### Text block
◇ ◇ ◇

His name was L.A. Wilke.
In the
spring of 1915, Granddad was a 17-year-old reporter on the old San Angelo Sun.
He wrote the newspaper’s “Personal” column, the more names the better. That meant
meeting the passenger trains when they rolled in and hanging around hotel lobbies.
Granddad was checking the guest register at the Landon Hotel when he noticed
a nice-looking man wearing a broad brim, flat-topped hat and boots strolling across
the lobby.
“I could tell he was wearing a gun,” Granddad later wrote,
“so I tied into him. He told me his name was Henry Japson and he was sheriff of
Reagan County. We sat there in the lobby quite a while. He asked me why I didn’t
go to Big Lake and start
a paper. Said there was a lot of legal printing…which would pay a paper out in
a few months.”
Since the Sun was so far behind in its pay that it was
giving Granddad fountain pens in lieu of a salary, the proposition of being a
newspaper publisher in a county seat town sounded pretty appealing. Especially
if you could make some money at it.
When Granddad told the sheriff he
didn’t have the cash to buy a printing press and type, Japson said his son was
a banker in Big Lake
and might loan him the money. As soon as he could, Granddad rode the Orient to
Big Lake and got a $500
loan. Then he went to Dallas, bought
the equipment he would need, and had it shipped to Big
Lake.

◇ ◇ ◇

### Records provided
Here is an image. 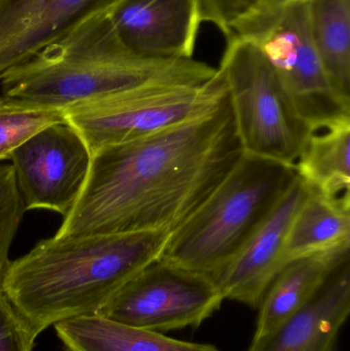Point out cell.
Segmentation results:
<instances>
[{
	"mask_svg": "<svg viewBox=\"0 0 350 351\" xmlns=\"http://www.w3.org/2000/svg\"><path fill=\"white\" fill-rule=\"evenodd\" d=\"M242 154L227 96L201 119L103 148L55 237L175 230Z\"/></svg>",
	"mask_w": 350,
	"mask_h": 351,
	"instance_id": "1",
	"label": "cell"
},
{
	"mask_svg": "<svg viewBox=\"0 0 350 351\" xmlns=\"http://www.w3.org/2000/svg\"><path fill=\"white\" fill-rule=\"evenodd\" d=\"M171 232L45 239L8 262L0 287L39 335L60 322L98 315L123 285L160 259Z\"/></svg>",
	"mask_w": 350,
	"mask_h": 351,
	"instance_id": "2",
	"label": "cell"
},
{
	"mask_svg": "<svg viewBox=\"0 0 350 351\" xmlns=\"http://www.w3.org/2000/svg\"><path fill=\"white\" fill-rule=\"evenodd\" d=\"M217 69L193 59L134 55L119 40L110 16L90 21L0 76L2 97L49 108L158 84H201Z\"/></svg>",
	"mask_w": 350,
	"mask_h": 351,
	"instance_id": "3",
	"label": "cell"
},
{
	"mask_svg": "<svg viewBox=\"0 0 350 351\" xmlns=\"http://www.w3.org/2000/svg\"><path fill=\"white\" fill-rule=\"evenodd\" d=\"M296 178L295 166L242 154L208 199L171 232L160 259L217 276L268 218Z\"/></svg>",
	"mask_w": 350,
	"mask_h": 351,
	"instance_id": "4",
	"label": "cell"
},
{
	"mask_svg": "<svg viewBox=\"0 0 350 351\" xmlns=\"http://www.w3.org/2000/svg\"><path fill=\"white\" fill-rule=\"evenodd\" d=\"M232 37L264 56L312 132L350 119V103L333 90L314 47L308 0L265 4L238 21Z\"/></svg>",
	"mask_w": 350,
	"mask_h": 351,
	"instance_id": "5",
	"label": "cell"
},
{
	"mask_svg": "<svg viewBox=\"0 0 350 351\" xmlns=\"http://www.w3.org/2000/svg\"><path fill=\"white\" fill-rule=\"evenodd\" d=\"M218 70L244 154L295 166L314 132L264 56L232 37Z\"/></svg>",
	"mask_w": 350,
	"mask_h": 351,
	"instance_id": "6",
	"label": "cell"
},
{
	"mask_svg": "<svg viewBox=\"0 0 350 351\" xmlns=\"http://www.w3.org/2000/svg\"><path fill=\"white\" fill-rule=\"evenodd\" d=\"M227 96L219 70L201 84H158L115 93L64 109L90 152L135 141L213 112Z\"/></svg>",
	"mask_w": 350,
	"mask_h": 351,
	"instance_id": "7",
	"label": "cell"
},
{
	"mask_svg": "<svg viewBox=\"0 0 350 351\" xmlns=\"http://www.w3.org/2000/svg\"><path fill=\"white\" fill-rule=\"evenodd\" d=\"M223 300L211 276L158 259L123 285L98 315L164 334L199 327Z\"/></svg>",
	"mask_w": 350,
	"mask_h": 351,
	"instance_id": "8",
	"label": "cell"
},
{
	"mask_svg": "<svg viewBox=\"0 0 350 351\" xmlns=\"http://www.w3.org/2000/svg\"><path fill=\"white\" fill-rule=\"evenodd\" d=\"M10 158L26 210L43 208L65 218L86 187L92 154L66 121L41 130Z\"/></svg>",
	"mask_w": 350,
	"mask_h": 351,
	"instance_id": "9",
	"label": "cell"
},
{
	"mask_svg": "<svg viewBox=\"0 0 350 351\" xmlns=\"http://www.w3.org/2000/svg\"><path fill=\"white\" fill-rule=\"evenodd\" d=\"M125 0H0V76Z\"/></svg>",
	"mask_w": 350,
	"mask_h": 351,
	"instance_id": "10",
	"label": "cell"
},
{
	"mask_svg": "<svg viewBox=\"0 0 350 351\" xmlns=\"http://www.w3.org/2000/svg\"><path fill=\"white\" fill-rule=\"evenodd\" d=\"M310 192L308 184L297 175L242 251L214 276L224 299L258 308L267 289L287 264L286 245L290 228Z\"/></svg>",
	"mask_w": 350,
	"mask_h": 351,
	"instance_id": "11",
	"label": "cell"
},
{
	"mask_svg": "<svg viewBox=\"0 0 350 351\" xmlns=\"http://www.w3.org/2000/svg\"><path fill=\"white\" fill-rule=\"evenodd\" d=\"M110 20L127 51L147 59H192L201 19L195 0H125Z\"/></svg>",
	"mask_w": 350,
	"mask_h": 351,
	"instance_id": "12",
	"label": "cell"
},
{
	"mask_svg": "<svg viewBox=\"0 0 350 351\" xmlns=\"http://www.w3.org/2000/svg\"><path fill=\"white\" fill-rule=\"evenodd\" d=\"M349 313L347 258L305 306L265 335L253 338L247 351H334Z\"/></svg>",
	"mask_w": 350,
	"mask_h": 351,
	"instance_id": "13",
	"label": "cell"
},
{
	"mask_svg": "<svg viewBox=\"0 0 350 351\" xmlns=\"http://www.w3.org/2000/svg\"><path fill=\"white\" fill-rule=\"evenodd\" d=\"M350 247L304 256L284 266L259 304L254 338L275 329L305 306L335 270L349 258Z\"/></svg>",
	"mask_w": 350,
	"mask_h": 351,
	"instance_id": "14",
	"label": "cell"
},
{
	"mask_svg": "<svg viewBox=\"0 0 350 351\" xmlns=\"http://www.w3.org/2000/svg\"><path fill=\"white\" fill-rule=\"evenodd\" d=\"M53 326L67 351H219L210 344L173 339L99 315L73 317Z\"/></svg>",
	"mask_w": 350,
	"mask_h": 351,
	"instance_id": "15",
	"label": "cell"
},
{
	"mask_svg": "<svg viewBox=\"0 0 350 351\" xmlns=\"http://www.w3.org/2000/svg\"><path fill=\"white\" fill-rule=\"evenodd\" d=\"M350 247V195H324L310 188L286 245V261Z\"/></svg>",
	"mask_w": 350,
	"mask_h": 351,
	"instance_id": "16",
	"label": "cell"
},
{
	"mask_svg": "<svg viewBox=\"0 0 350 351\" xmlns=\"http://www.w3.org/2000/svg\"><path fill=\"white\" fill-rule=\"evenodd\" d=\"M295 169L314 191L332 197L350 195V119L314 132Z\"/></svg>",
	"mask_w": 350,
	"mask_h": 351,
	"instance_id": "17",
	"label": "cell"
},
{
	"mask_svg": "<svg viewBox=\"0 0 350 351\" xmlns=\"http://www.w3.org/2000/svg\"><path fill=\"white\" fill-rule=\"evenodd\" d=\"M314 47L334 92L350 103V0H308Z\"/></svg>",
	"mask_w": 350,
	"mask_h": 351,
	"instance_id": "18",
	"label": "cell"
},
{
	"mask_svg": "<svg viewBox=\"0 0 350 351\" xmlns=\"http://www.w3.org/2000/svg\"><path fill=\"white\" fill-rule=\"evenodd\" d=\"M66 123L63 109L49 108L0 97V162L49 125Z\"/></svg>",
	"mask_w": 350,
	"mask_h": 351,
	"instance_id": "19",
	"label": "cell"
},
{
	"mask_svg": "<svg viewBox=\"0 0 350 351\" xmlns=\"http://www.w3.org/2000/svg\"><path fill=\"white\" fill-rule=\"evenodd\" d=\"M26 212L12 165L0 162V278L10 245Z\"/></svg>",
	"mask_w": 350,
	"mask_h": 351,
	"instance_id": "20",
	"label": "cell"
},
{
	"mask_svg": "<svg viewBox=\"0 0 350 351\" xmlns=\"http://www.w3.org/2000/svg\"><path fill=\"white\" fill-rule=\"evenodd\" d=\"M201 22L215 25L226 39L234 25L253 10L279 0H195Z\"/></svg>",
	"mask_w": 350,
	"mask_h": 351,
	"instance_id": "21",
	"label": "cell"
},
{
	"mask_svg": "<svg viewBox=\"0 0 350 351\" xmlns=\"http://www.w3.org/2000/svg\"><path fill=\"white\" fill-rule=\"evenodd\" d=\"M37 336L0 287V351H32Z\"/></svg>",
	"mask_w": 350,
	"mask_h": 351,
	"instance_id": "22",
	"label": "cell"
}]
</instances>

◇ ◇ ◇

### Stated exercise
In the passage about L.A. Wilke, retype the stretch that begins at the words "His name was L.A." and stops after "around hotel lobbies.", without changing a character.

### Task solution
His name was L.A. Wilke.
In the
spring of 1915, Granddad was a 17-year-old reporter on the old San Angelo Sun.
He wrote the newspaper’s “Personal” column, the more names the better. That meant
meeting the passenger trains when they rolled in and hanging around hotel lobbies.